Instructor:	David Barsky
Telephone:	750-4201 (with voice mail)
E-mail:		djbarsky@csusm.edu
URL:		http://www.csusm.edu/public/DJBarskyWebs/mainpage.html
Office:		Craven Hall, Room 6231
Office Hours:	To Be Announced

Recommended: One or two floppy diskettes formatted for Macintosh computers.

Supplements: Volume One of the two volume set of Study Guides by Richard St. Andre covers the material for the first two-thirds of this course (and also MATH 160). It is not required, but many students have found this study guide to be useful. If you find the first volume helpful you might want to order Volume Two for use in the last third of the course. The bookstore has also stocked Volume One of the Student Solutions Manual.
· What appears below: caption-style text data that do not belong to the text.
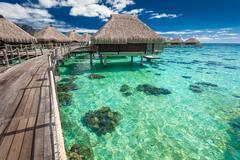 Over water villas on a tropical lagoon of Moorea Island, Tahiti Stock Photos
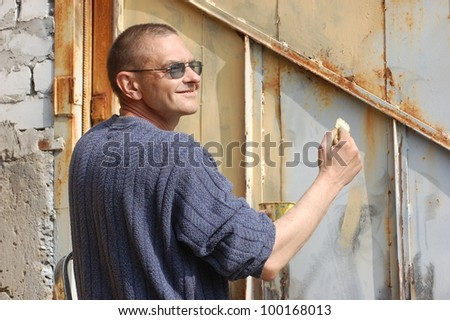 Man painting old rusted gate.  Ukraine - stock photo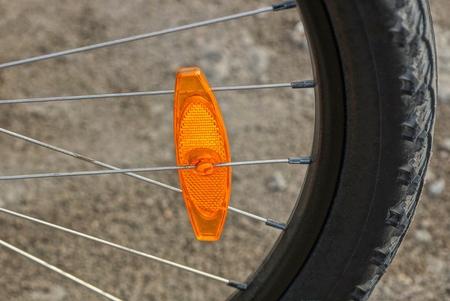 ein oranger Kunststoffreflektor am Rad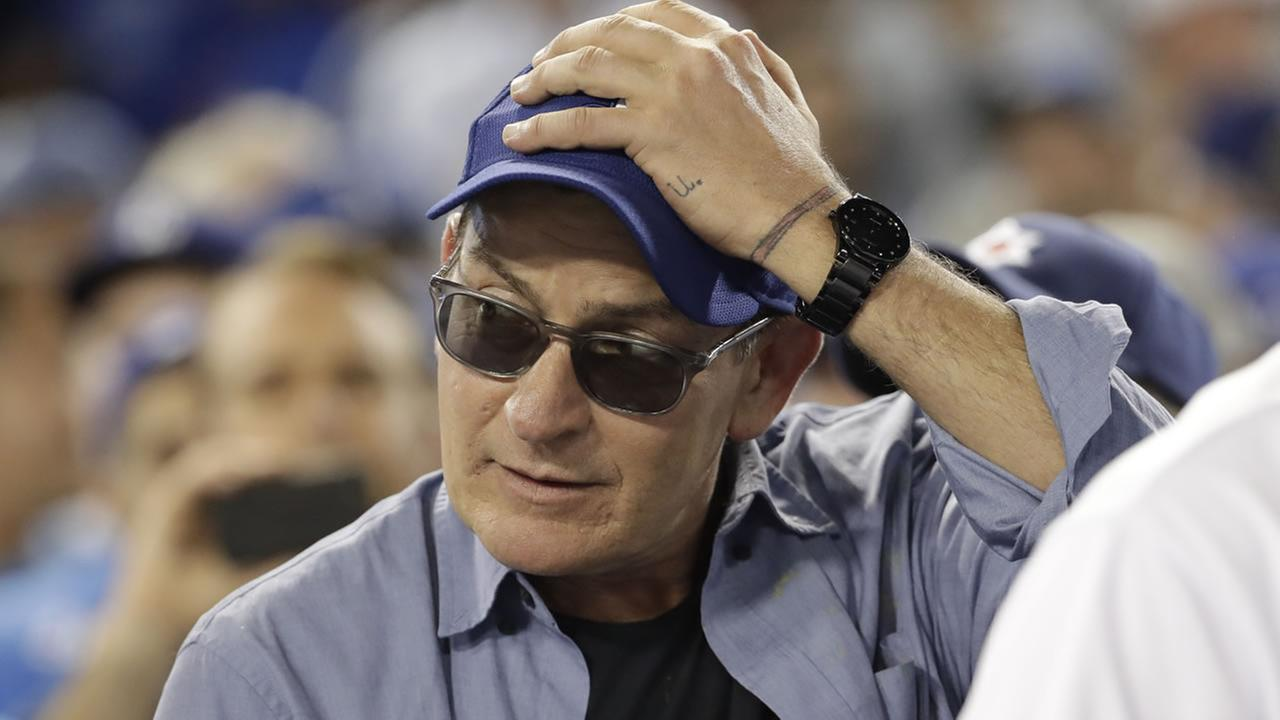 FILE - In this Oct. 19, 2016, file photo, actor Charlie Sheen reacts during the fifth inning of Game 4 of the National League baseball championship.
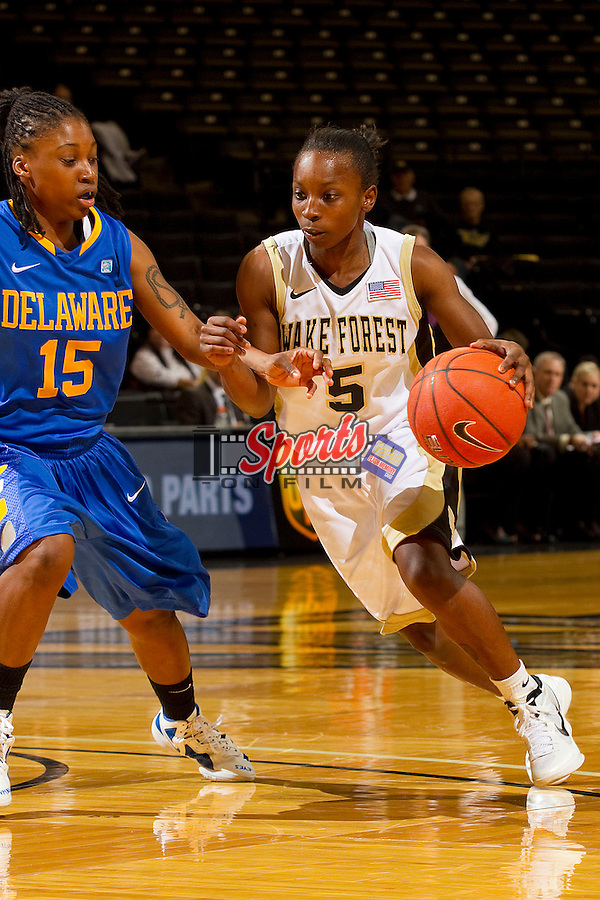 Chelsea Douglas #5 of the Wake Forest Demon Deacons drives the lane past Akeema Richards #15 of the Delaware Blue Hens at the LJVM Coliseum on December 11, 2011 in Winston-Salem, North Carolina.  The Blue Hens defeated the Demon Deacons 70-57.    (Brian Westerholt / Sports On Film)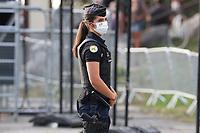 15th September 2020; Lyon, France; Tour De France 2020, La Tour-du-Pin to Villard-de-Lans, stage 16; A police woman wearing a mask keeps an eye on proceedings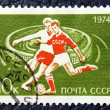 Photo: Postage stamp with image of football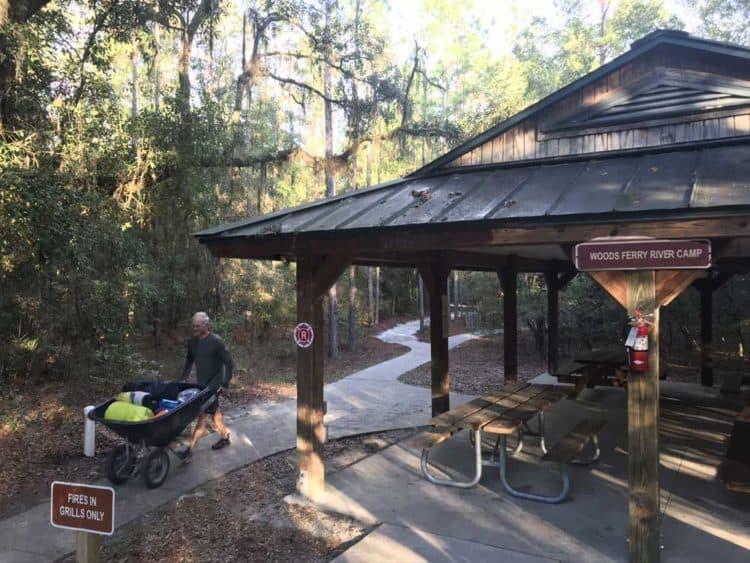 Man with wheelbarrow and pavilion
If you decide to purchase this, make certain that you do not become reliant on it.

Prerequisite: MATH 160 with a grade of C or better. (Note: a C- is not a grade of C or better.)

I. Catalog Description. A continuation of the differential and integral calculus: inverse trigonometric and hyperbolic functions, integration methods, indeterminate forms, coordinate systems, planes and lines in space, sequences and series, applications, historical perspectives. Includes a laboratory experience using either computers or graphics calculators.

II. Expanded Description. In this course we will cover the following chapters in Stewart's text:

6. (second half of chapter) Inverse Trigonometric Functions
5. (middle of the chapter) Applications of Integration
7. Techniques of Integration
8. Further Applications of Integration
10. Infinite Sequences and Series

As the preceding listing indicates, we will not always follow the order of the text; when we cover chapters 5, 7 and 8 we will alternate between sections on techniques, and sections on applications. See Section VII for a tentative ordering of the sections that we will be covering.

There are many different facets to this course; four primary aspects are described below.

First, like every other course at CSUSM, this class has a 2500 word writing requirement. We will substantially exceed that minimum requirement. In your homework, you will need to do more than just "get the answer in the back of the book." You will need to present your work in a clear, organized fashion so that anyone looking at your solution will be able to understand how you arrived at your conclusion. To repeat the author of our text,

	Part of the aim of this course is to train you to think logically.  Learn
	to write the solutions of the exercises in a connected step-by-step fashion
	with explanatory words and symbols - not just a string of disconnected
	equations or formulas.

Third, this is a calculus course with applications. Just as problems in physics historically served as the impetus for the development of calculus, we will often use real-world problems to motivate the mathematics. Throughout the course we will spend time (both in lecture and in homework) working on real-world problems. You will be expected to be able to take a real-world problem (i.e., a word problem), formulate it as a mathematics problem, solve that mathematical problem, and decide what the implications that solution has for the original real-world problem. Not only will you have to know how to set up the correct integral for an application, but you will be asked to explain why this is the necessary integral.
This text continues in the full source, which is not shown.